Feb 11, 2021
The merger will see ARC shareholders pay a relatively small premium and end up with 49% of the enlarged company, while Seven Generations investors will own the rest. Shares of both companies jumped in Toronto trading Thursday, indicating investors were pleased with the deal.
“In our view, scale is becoming crucial in staying relevant in a shrinking pool of capital for energy equities and adding scale without diluting the asset base is a major win,” analysts at Tudor Pickering Holt & Co. wrote in a note.
Canadian oil and gas producers have struggled in recent years to compete with U.S. shale, while also contending with pipeline capacity constraints and reduced investor appetite for energy following two market crashes since 2014.
The tie-up follows several other Canadian energy deals.
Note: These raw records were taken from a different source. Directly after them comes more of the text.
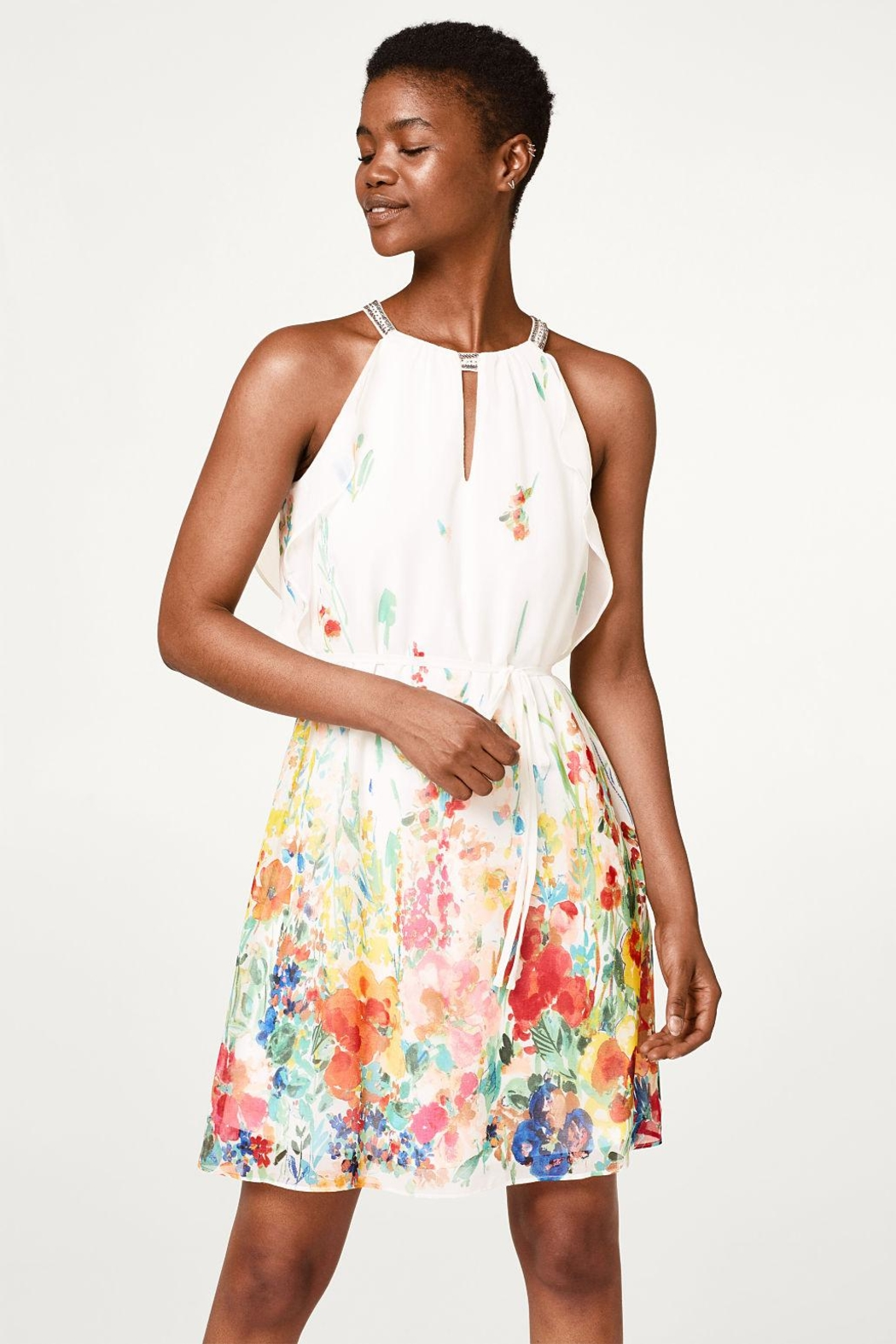 Esprit Chiffon Dress - Main Image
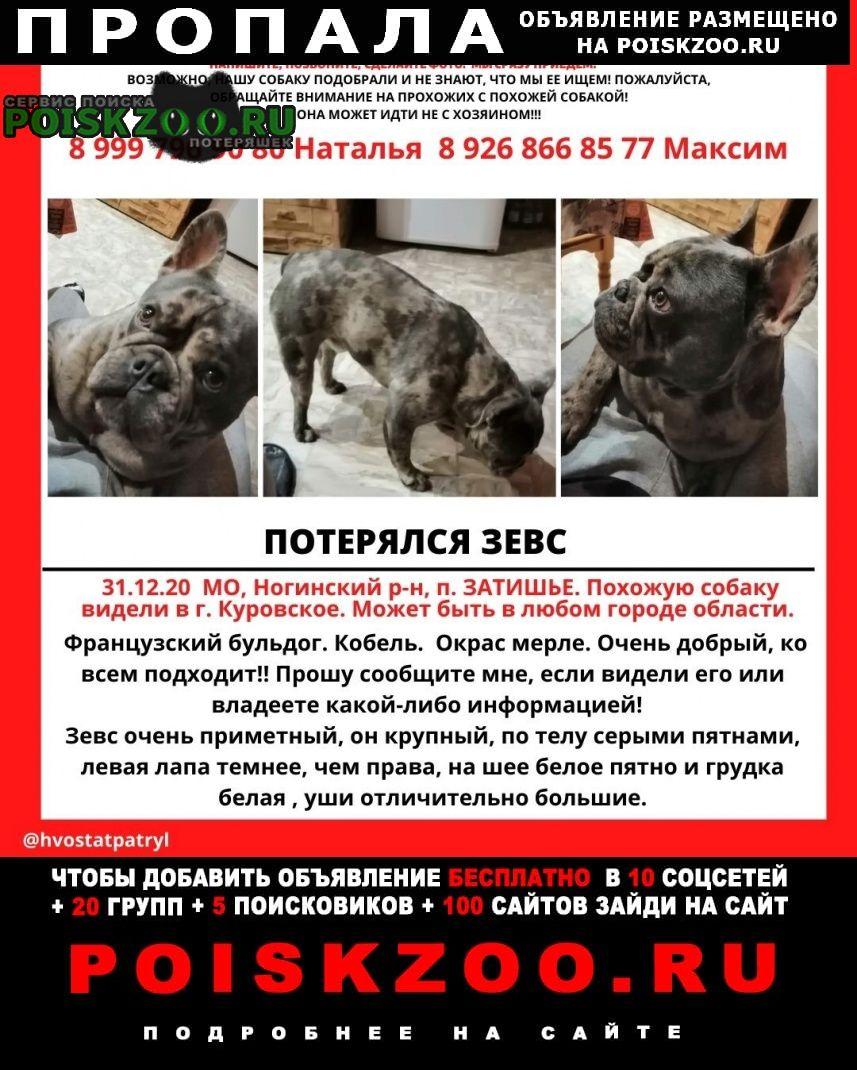 Пропала собака вознаграждение за ную собаку 30000 Ногинск
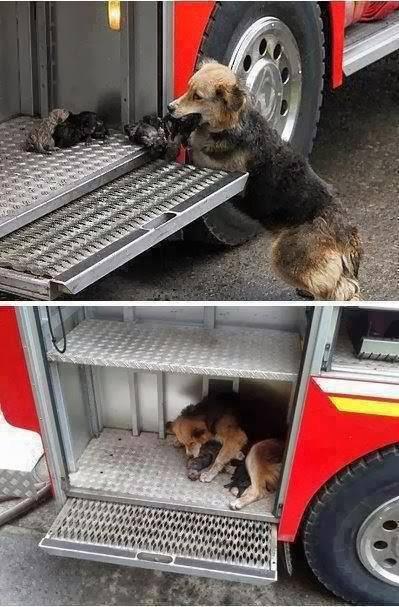 voici une image concrete de l'amour d'une mére a ses enfants comme cette chienne qui a sauvé ses petits chiens  d'un incendie et les a mis dans un camion de protection civil afin de les protegér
In late 2020, Tourmaline Oil Corp. bought rivals Jupiter Resources Ltd. and Modern Resources Inc. That transaction followed a much larger deal in which oil sands producer Cenovus Energy Inc.’s took over Husky Energy Inc.
The merged gas producer will take the ARC name and produce 130,000 barrels of oil equivalent a day, consisting mostly of gas and condensate from the Montney, a shale formation that stretches between Alberta and British Columbia.
The company will have an 11-member board, comprising six directors from ARC and five from Seven Generations. Its chief executive officer will be current ARC CEO Terry Anderson.
According to the two gas producers, the combined company will have an enterprise value of about C$8.1 billion including net debt. The new valuation looks cheap relative to its inventory, and its size should attract institutional investors, said Jeremy McCrea, an analyst at Raymond James.
“I think the merger of balance sheets will improve that leverage profile of how investors see a new combined company,” he said.